レッドクローバーのリスクと注意点

レッドクローバーは、米国国立衛生研究所(NIH)傘下の補完代替医療センターで活性成分と人体への影響が研究されています。古くから咳止めや更年期症状、湿疹の緩和、去痰剤として利用されてきましたが、現時点で更年期症状の緩和以外の有効性は十分に裏付けられていません。

イソフラボン

レッドクローバーにはイソフラボンと呼ばれる植物性エストロゲン様化合物が含まれます。これらは重篤な副作用は報告されていませんが、発疹・吐き気・頭痛を引き起こすことがあります。生殖への影響は不明で、メリーランド大学医療センターは大量摂取した動物が不妊になる例を報告しています。

イソフラボンはホットフラッシュの緩和や血行改善が期待されていますが、更年期症状への効果は研究結果が結論に至っていません(参考文献2)。

薬物との相互作用

レッドクローバーのイソフラボンは抗凝固薬やエストロゲン補充療法と相互作用し、薬効を増強する恐れがあります。また、肝臓で代謝される薬剤の分解を妨げる可能性があります。

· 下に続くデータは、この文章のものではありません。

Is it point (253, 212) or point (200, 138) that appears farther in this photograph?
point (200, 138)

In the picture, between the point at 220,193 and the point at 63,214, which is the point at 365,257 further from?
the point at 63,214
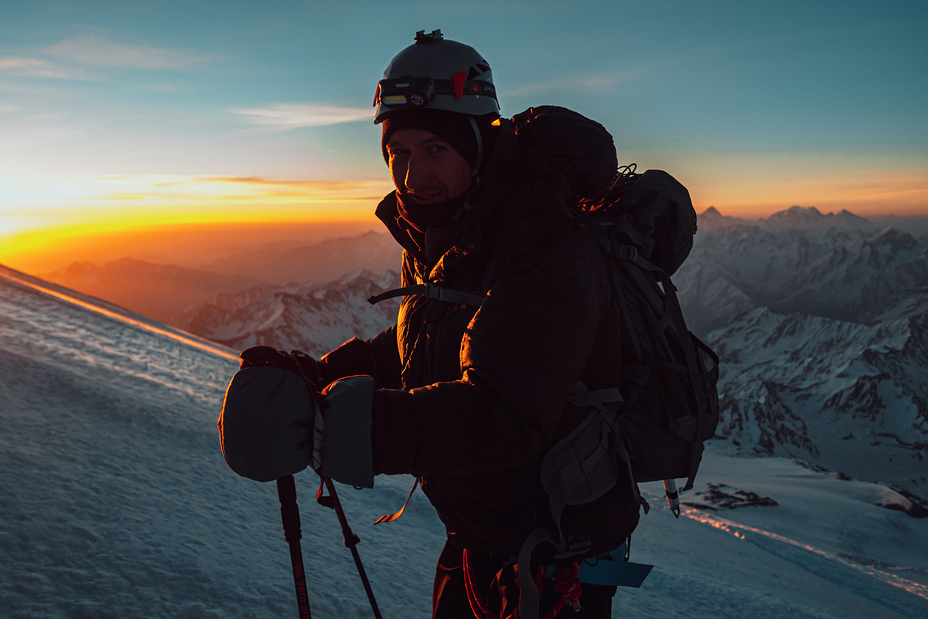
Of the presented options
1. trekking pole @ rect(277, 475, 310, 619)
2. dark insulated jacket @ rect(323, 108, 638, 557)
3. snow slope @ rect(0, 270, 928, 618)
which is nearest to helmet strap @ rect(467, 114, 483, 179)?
dark insulated jacket @ rect(323, 108, 638, 557)

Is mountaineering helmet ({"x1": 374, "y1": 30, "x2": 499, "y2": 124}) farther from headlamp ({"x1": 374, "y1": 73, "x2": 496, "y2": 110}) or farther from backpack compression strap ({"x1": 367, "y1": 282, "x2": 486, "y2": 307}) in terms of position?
backpack compression strap ({"x1": 367, "y1": 282, "x2": 486, "y2": 307})

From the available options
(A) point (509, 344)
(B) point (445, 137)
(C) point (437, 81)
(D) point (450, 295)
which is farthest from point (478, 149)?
(A) point (509, 344)

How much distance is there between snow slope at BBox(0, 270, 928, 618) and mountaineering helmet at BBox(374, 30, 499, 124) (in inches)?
124

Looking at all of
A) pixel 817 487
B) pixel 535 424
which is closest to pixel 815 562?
pixel 535 424

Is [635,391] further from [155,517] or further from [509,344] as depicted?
[155,517]

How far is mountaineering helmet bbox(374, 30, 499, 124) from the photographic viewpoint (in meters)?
2.27

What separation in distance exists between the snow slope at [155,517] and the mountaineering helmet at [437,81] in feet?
10.4

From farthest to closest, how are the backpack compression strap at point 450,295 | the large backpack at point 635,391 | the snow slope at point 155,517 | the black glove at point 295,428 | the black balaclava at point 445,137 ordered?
the snow slope at point 155,517
the black balaclava at point 445,137
the large backpack at point 635,391
the backpack compression strap at point 450,295
the black glove at point 295,428

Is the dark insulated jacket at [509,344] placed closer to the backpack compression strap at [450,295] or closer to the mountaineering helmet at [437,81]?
the backpack compression strap at [450,295]

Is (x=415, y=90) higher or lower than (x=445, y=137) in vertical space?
higher

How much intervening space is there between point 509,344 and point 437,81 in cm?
131

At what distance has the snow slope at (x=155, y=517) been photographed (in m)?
3.22

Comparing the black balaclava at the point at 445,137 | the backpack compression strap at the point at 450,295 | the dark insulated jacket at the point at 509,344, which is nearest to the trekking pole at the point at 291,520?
the dark insulated jacket at the point at 509,344

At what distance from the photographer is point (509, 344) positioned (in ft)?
5.52
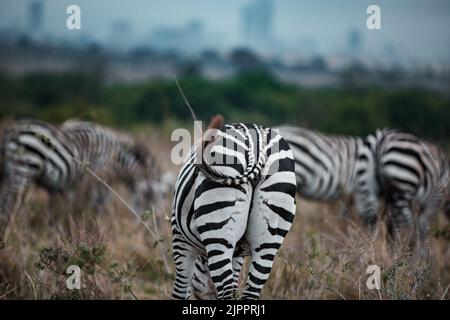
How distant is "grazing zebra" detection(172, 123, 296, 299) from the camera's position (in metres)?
2.87

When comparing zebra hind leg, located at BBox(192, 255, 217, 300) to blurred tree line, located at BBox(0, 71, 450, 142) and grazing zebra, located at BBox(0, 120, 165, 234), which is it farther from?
blurred tree line, located at BBox(0, 71, 450, 142)

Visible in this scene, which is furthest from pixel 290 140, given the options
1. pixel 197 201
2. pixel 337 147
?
pixel 197 201

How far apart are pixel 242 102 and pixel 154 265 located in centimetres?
2193

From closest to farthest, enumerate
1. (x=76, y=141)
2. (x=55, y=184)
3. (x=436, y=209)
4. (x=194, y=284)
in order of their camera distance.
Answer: (x=194, y=284), (x=436, y=209), (x=55, y=184), (x=76, y=141)

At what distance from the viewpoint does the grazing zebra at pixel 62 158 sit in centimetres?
612

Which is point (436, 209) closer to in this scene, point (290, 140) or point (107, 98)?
point (290, 140)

ウィライト州立大学薬学部によると、レッドクローバーに含まれるバイオカニンAやフォルモノネチンは、アレグラ(フェキソフェナジン)、メバコール(シンバスタチン)、ハルシオン(トリアゾラム)などの薬剤と相互作用することが報告されています。

妊娠・授乳中の女性

一般的には安全とされていますが、NIHは妊娠中・授乳中の使用を避けるよう勧告しています。エストロゲン様作用がホルモンバランスを乱し、胎児や乳児に影響を及ぼす可能性があるためです。

フラックス種子などの植物性エストロゲンに関する動物実験では、胎児の異常やがんリスクが示唆されています。米国疾病管理予防センター(CDC)も高用量のエストロゲン様化合物が胎児のホルモン環境を変える可能性を報告しています。